Cheyne Walk has been popular with writers over the years. So popular that it was where Mary Anne Evans, better known for her pen name George Eliot, chose for her London abode. Her novel Middlemarch is often touted as a contender for the best in the English language. Yet, as she might have purchased the house anticipating living there for years, she only managed three weeks, dying of flu just before Christmas in 1880.

George Eliot Plaque, 4 Cheyne Walk, London

Dante Rossetti and Algernon Charles Swinburne

Building

The well-trodden pavement of Cheyne Walk
© Herry Lawford/Flickr
The final of the Cheyne Walk neighbours on this list are poets Dante Gabriel Rossetti and Algernon Charles Swinburne, who both lived in this very same house. Rossetti is known for founding the Pre-Raphaelite Brotherhood in 1848 and is often seen as the main inspiration for the subsequent artistic movement. Swinburne was one of the most accomplished playwrights of the Victorian era and is known for dealing with some taboo topics many shied away from.

Arnold Bennett

Not to be confused with Alan Bennett who, in 2017, is still very much alive, Arnold Bennett is perhaps best known is some circles for the wrath he endured at the hands of Virgina Woolf. Woolf’s essay ‘Mr Bennett and Mrs Brown’ famously criticised the author for what she thought of as lazy writing. Bennett was surprisingly more famous in his own time than Viriginia Woolf and write a successful novel every year for twenty years or so, propelling him to great wealth and industry success. He lived here from 1921 until shortly before his death, so it would have been from within this house that he withstood attack from Bloomsbury and Woolf.

Arnold Bennett Plaque, 75 Cadogan Square, London

Tobias Smollett

The oldest inhabitant on this list, novelist Tobias Smollett lived on Lawrence Street from 1750 to 1762. A novelist specialising in the picaresque – think adventures and heroes – his work leads historically and influentially into the work of perhaps the greatest Scottish novelist of all time, Sir Walter Scott.

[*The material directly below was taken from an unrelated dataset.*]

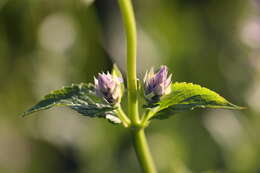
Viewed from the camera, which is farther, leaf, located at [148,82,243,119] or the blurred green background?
the blurred green background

Tobias Smollett Plaque, 16 Lawrence Street, London

George Meredith

Theater

Always the bridesmaid, never the bride might be one way of looking at George Meredith’s literary career, especially when you consider his formidable record of Nobel Prize nominations. He was nominated seven times without winning the prestigious award only established a few years before his death, a testament to his influence as a poet and novelist upon the literary landscape at the turn of the nineteenth century.

A. A. Milne

The quote ‘You are braver than you believe, stronger than you seem, and smarter than you think’ might well have been born in this house, alongside a whole universe of wonderful characters and stores that are synonymous with Milne’s work. He moved here in 1919 and owned the house until 1942.

A. A. Milne Plaque, 13 Mallord Street, London

Oscar Wilde

Archaeological site, Building

Oscar Wilde’s house in Tite Street was recently put up for sale and quickly snapped up in 2012. He lived there between 1884 and 1895, leaving after the infamous trials which attacked him for his sexuality. When he moved in the area was bohemian and an emphasis on the arts drew him to Chelsea. The plaque was put up in 1954 to commemorate the centenary of his birth.

Jean Rhys

Building

The life of Jean Rhys is fit for one of her own wonderful novels. Living in Flat 22 of Paultons House between 1936 and 1938, she went missing, presumed dead until 1958. Her widely acknowledged masterpiece, Wide Sargasso Sea,was published in 1966. In 2012, this plaque was erected to commemorate an author who placed so much emphasis on the weight and responsibility of history to guide our decisions now.